● WHAT IS REQUIRED:
Reproduce word for word the part of the cable text that opens with the words containing "REBUFFING IRAN'S OFFER" and closes with "want Iranian support.".

● EXTRACTED TEXT:
Noorullah dismissed the prospects of First Vice-President Ahmad Zia 
Massoud, who he claimed will be UF's candidate, and scoffed at the 
UF's "Obama-like vision" in thinking that an ethnic Tajik could be 
elected president in majority Pashtun Afghanistan. 
 
REBUFFING IRAN'S OFFER OF SUPPORT 
--------------------------------- 
7. (SBU) Noorullah mentioned that during the internal party turmoil 
last December and January, Iranian government sources contacted him 
about lending their support to Junbesh.  Noorullah said he refused 
to entertain the offer and sent a clear signal to them that Junbesh 
does not want Iranian support. 
 
JUNBESH: KARZAI SHOULD STEP DOWN WHEN TERM ENDS IN MAY 
--------------------------------------------- --------- 
8. (SBU) Noorullah noted that Junbesh would air a statement on 
party-owned Aina TV, to inform supporters about the party's election 
preparations and to call on the government to take appropriate 
measures to fill the "legal vacuum" created if President Karzai 
refuses to step down when his term ends in May.  In Noorullah's 
view, Karzai should resign and Upper House Speaker Mojadeddi should 
be named interim leader.  But the August elections should not be 
preceded by a state of emergency - a measure proposed by some MPs. 
Noorullah warned that conducting a campaign against such a backdrop 
would be a setback for the country and could result in undemocratic 
elections. 
 
MINISTER QARQIN'S TURKMEN "GAME" 
-------------------------------- 
9. (SBU) Asked what he made of reports circulating among ethnic 
Turkmen communities that Engineer Rosi Guildi Khojayhen, an MP from 
Shortepa district in Balkh province, would be their candidate for 
president, Noorullah grinned and said that was all a "game" being 
rigged by Labor and Social Affairs Minister Noor Qarqin - an ethnic 
Turkmen - to ensure Qarqin's political future.  Many Turkmens say 
they feel betrayed by Qarqin because he has not brought any 
development to their communities, most of which are situated along 
the Amu Darya river.  (Note: The head of the education department in 
the ethnic Turkmen district of Kaldar in Balkh province told State 
PRT officer a few days earlier that even he - an ethnic Turkmen 
whose father is Qarqin's cousin - will support Khojayhen.)

● SUPPLIED MATERIAL:
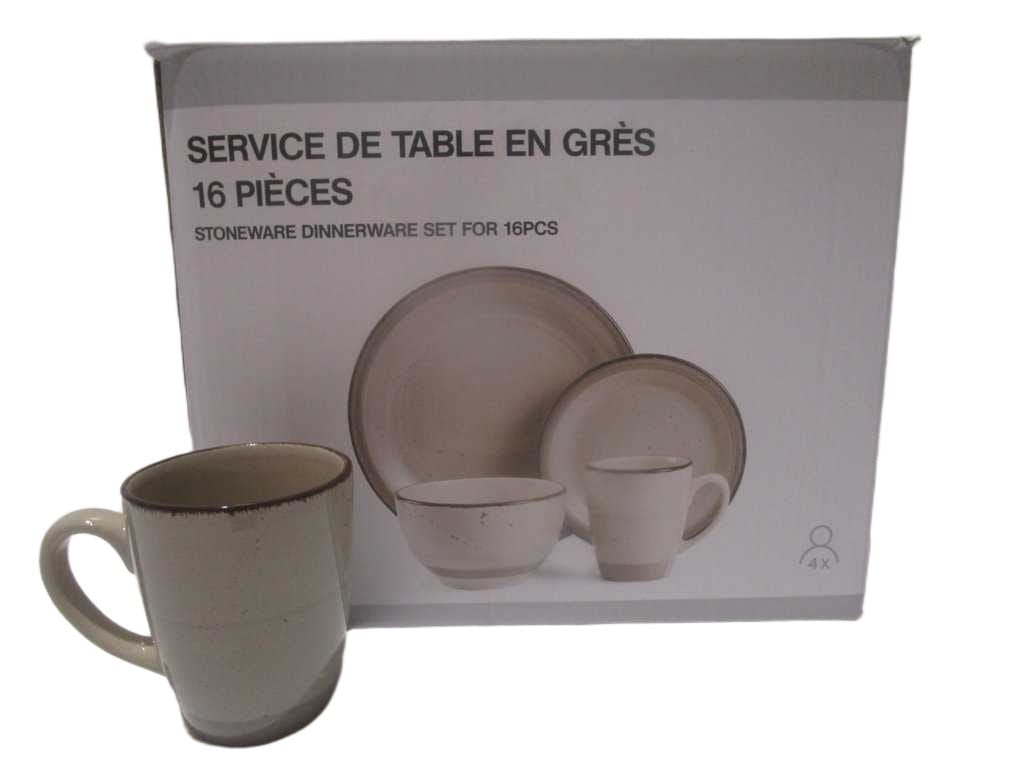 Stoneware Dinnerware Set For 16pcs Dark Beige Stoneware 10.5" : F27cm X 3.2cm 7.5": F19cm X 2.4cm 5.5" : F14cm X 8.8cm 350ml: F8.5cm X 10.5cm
* * *
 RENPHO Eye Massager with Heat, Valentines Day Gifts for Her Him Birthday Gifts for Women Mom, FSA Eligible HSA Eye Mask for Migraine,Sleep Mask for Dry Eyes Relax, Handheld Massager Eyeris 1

● RESPONSE TO THE EXERCISE:
REBUFFING IRAN'S OFFER OF SUPPORT 
--------------------------------- 
7. (SBU) Noorullah mentioned that during the internal party turmoil 
last December and January, Iranian government sources contacted him 
about lending their support to Junbesh.  Noorullah said he refused 
to entertain the offer and sent a clear signal to them that Junbesh 
does not want Iranian support.